> _Task prompt_
From the MBA resume guide below, list every verb it offers as a replacement for "Was responsible for".

> _Given text_

┌────────

What should my MBA application resume look like? With the launch of the 2016-2017 MBA admissions season, this is a critical question applicants around the world will be asking themselves over the next 6-8 months. The good news is the answer is simple: your resume should be a forward-thinking advertisement that markets your strengths. Your essays should elaborate the strengths. The execution of that simple design, however, comes with a number of important caveats:
Structure & Format
1. Subheadings should be as follows: work experience, education, and additional. Objective is an outmoded practice still en vogue with some resume-writing services; however, it is not the standard of top MBA programs or elite corporate recruiting.
2. Applicants with limited or no work experience should find other ways to express leadership impact through a new subheading, such as extracurricular or nonprofit leadership. To learn what aspects of leadership should be highlighted, read Winning MBA Essay Guide from Chapter 18.
3. Font: Size 10, Times New Roman. Margins should be close to 0.7-1 inch.
4. Length: for most applicants, even those with 5-8 yrs of professional experience, a 1 page resume is sufficient and preferred.
1. Each role should have no more than 4 bullets, and most well-developed bullets should occupy two lines.
2. Lead with strong, active verbs. ‘Was responsible for’ might be replaced with ‘spearheaded,’ ‘facilitated,’ or ‘managed.’ Keep verbs in present tense for current roles and ongoing responsibilities, past tense for past roles and projects.
3. Each bullet should reflect situation, action and result. What was the situation? What action did you perform to solve it? What was the outcome?
4. Quantify and qualify your impact. Include % and $ signs where possible, which are also great visual cues for your reader.
5. Key questions to ask yourself: do your bullets present the full dimension of your job function and business skills? Do they seem overblown or convincing?
1. If you have only one professional role to draw from, consider bucketing project experience to show leadership development and multi-dimensional business expertise.
2. What type of career goals have you detailed in your essays? Your resume can reinforce this brand and your full application package, and show your readiness for the next step or even career transition.
3. Capture leadership roles, academic accomplishments, and extracurricular activities under your college education. This will show the type of student you’ll be.

└────────

> _Collected data_
┌────────

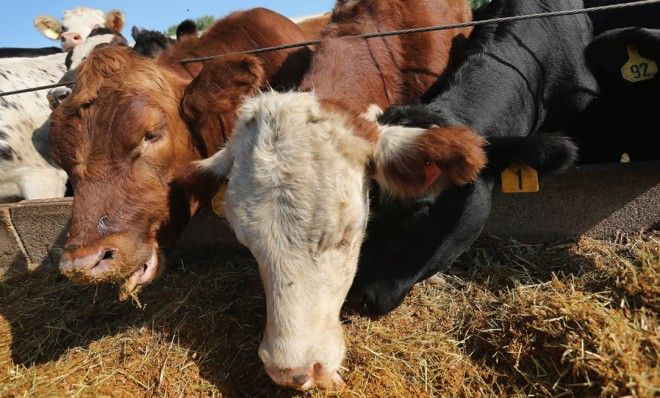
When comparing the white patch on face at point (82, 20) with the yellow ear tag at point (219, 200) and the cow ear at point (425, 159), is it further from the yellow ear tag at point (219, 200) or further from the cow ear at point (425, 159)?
the cow ear at point (425, 159)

└────────

> _Exercise solution_
spearheaded, facilitated, managed